Every line below must be reproduced exactly; no pictures are to be included.

▶ **Data excerpt**:
BEGIN
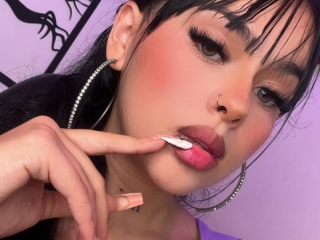 Naomyluu's Sexcam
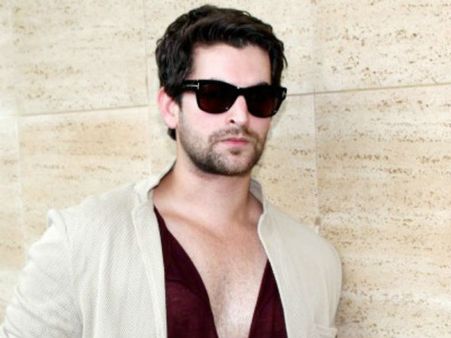 मजाक के पात्र बन गये हैं फ्लॉप नील नीतिन मुकेश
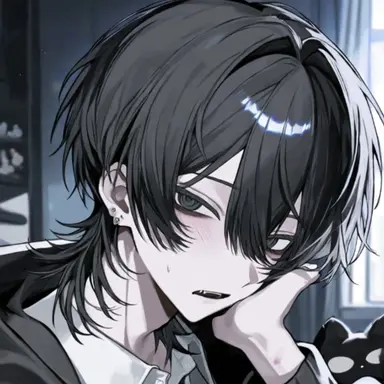 Profile image of 律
END
▶ **Answer space**:
 Naomyluu's Sexcam
 मजाक के पात्र बन गये हैं फ्लॉप नील नीतिन मुकेश
 Profile image of 律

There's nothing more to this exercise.